Ingram Joanne Helen, Stone Martin, Fisher John, Ingham Eileen
Department of Microbiology, School of Biochemistry and Molecular Biology, University of Leeds, Leeds LS2 9JT, UK.
Biomaterials. 2004 Aug;25(17):3511-22. doi: 10.1016/j.biomaterials.2003.10.054.
The response of murine macrophages to clinically relevant polyethylene wear particles generated from different polyethylenes at various time points and volumetric doses in vitro was evaluated. Clinically relevant ultra high molecular weight polyethylene (UHMWPE) wear debris was generated in vitro in a lubricant of RPMI 1640 supplemented with 25% (v/v) foetal calf serum using a multi-directional pin-on-plate wear rig under sterile conditions. Wear debris was cultured with C3H murine peritoneal macrophages at various particle volume (microm(3)): cell number ratios. The secretion of TNF-alpha was determined by ELISA. Initially the effect of molecular weight of UHMWPE was considered. Higher molecular weight GUR415HP was shown to have a lower wear rate than the lower molecular weight GUR1120, however a greater volume of the wear debris produced by the high molecular weight GUR415HP was in the 0.1-1.0 microm size range. Wear debris from GUR415HP produced significant levels of TNF-alpha at a concentration of 1 microm(3)/cell while at least 10 microm(3)/cell of GUR1120 wear debris per cell was needed to produce significant levels of TNF-alpha.

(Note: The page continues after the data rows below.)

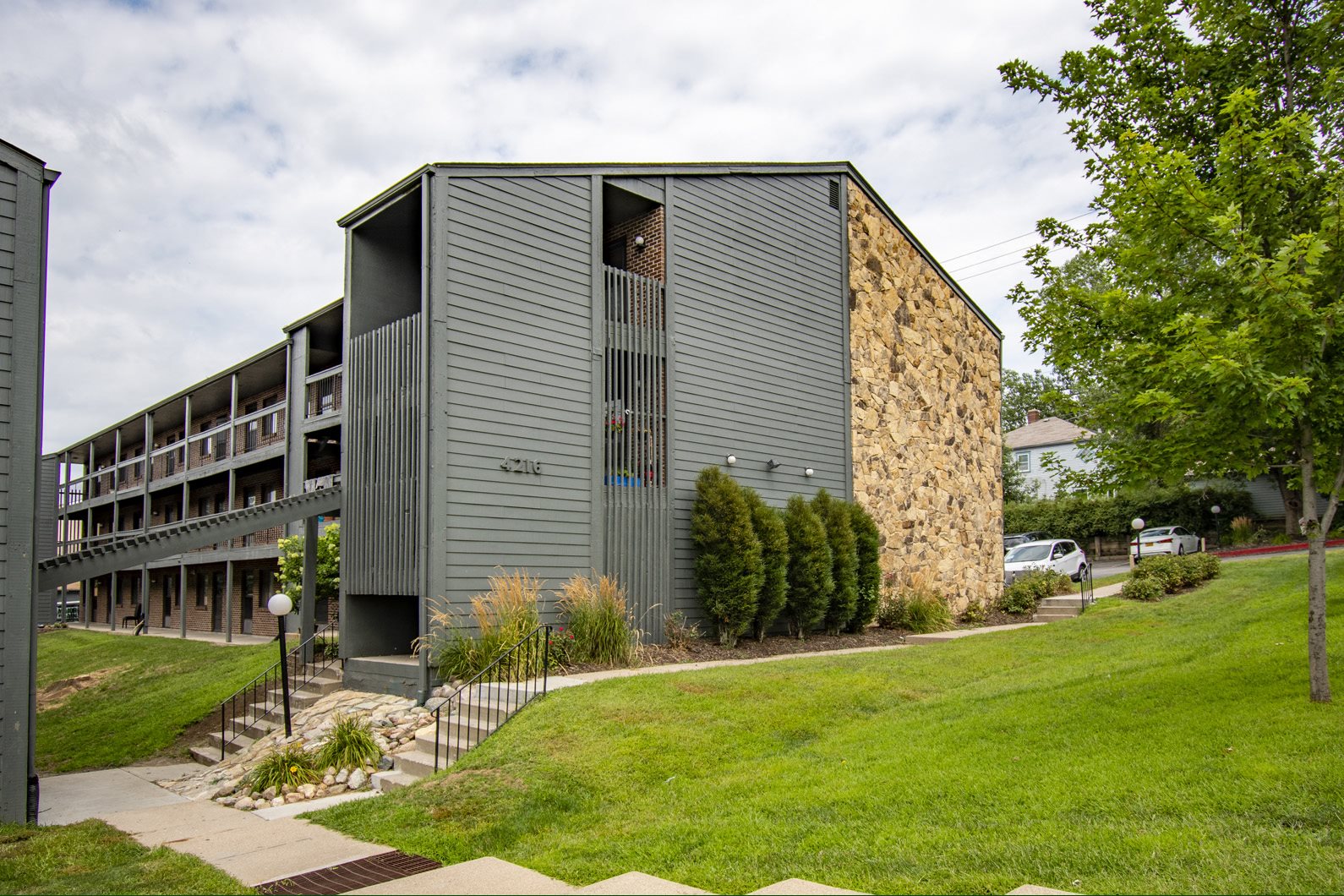 Building exterior at Copper Leaf Apartments in Omaha Nebraska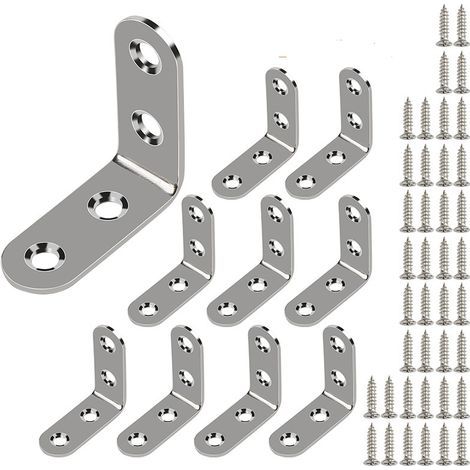 10 Pack Stainless Steel Angle Brackets, Square Edge Angle Brackets (with Screws), 50 x 50 mm Round Edge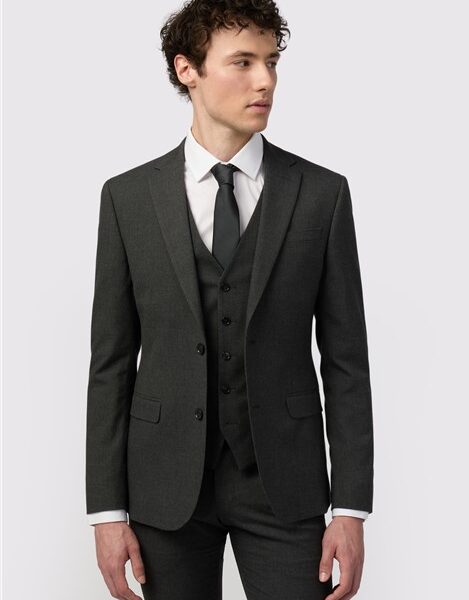 Limehaus Skinny Fit Charcoal Grey Stretch Men's Suit Jacket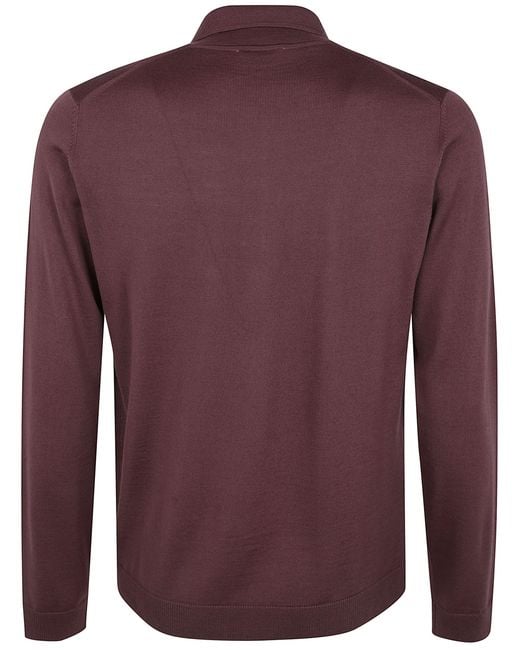 Nuur Purple Long Sleeves Serafino Neck Sweater for men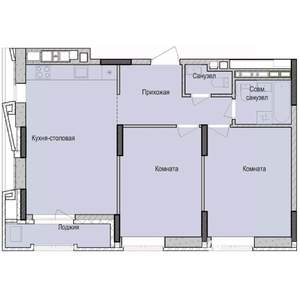 2-к квартира, строящийся дом, 65м2, 8/23 этаж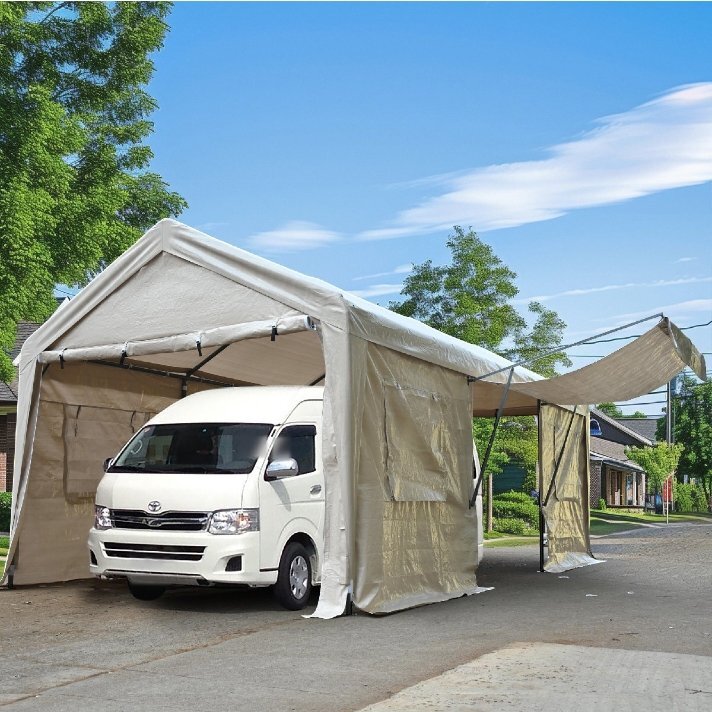 【国内発送】テント 車庫テント ガレージテント 3×6m UV ガレージテント カーポート 軽自動車用 大型 車 駐車 スチール製 頑丈拍卖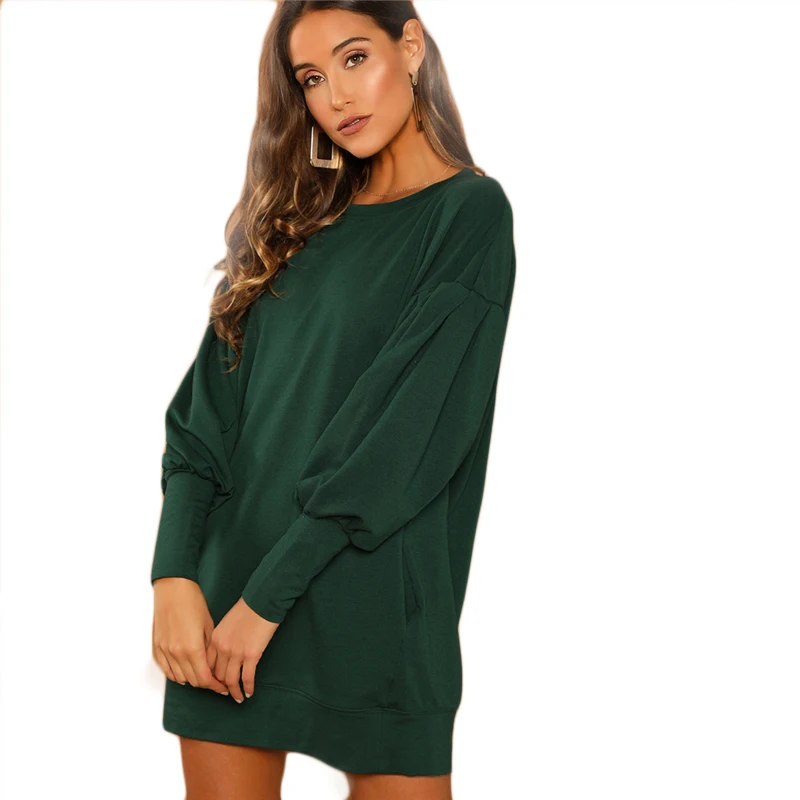SHEIN Платье-Свитер С Капюшоном, Женское Повседневное Платье-Толстовка С Длинным Рукавом, Спортивное Теплое Платье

Secondly the effects of crosslinking GUR1050 was examined when worn against a scratched counterface. The wear rate of the material was shown to decrease as the level of crosslinking increased. However the materials crosslinked with 5 and 10 Mrad of gamma irradiation produced higher percentages of 0.1-1.0 microm size wear particles than the non-crosslinked material. While the crosslinked material was able to stimulate cells to produce significantly elevated TNF-alpha levels at a particle concentration of just 0.1 microm(3)/cell only concentrations of 10 microm(3)/cell and above of the non-crosslinked wear debris were stimulatory. When the counterface was changed from scratched to smooth the wear rate for all three GUR1050 materials was further reduced. For the first time nanometre size wear particles were observed from polyethylene which reduced the percentage mass of debris in the 0.1-1.0 microm size range. For all three materials on the smooth counterface only concentrations of 50 microm(3)/cell and above were stimulatory. This study has demonstrated that molecular weight, crosslinking and counterface roughness are important factors in determining the biological activity of polyethylene.
评估了小鼠巨噬细胞对不同聚乙烯在体外不同时间点和体积剂量下产生的临床相关聚乙烯磨损颗粒的反应。在无菌条件下,使用多向销盘磨损试验台,在补充有25%(v/v)胎牛血清的RPMI 1640润滑剂中体外产生临床相关的超高分子量聚乙烯(UHMWPE)磨损碎片。将磨损碎片与C3H小鼠腹腔巨噬细胞以不同的颗粒体积(立方微米):细胞数量比进行培养。通过酶联免疫吸附测定法(ELISA)测定肿瘤坏死因子-α(TNF-α)的分泌。最初考虑了UHMWPE分子量的影响。结果表明,较高分子量的GUR415HP的磨损率低于较低分子量的GUR1120,然而,高分子量的GUR415HP产生的磨损碎片中,更大体积的碎片在0.1 - 1.0微米尺寸范围内。来自GUR415HP的磨损碎片在浓度为1立方微米/细胞时产生显著水平的TNF-α,而来自GUR1120的磨损碎片每细胞至少需要10立方微米/细胞才能产生显著水平的TNF-α。其次,研究了GUR1050与划痕对磨面磨损时交联的影响。结果表明,随着交联程度的增加,材料的磨损率降低。然而,用5和10兆拉德γ射线辐照交联的材料产生的0.1 - 1.0微米尺寸磨损颗粒的百分比高于未交联材料。虽然交联材料在颗粒浓度仅为0.1立方微米/细胞时就能刺激细胞产生显著升高的TNF-α水平,但未交联磨损碎片仅在浓度为10立方微米/细胞及以上时才具有刺激作用。当对磨面从划痕变为光滑时,所有三种GUR1050材料的磨损率进一步降低。首次从聚乙烯中观察到纳米尺寸的磨损颗粒,这降低了0.1 - 1.0微米尺寸范围内碎片的质量百分比。对于光滑对磨面上的所有三种材料,仅在浓度为50立方微米/细胞及以上时才具有刺激作用。这项研究表明,分子量、交联和对磨面粗糙度是决定聚乙烯生物活性的重要因素。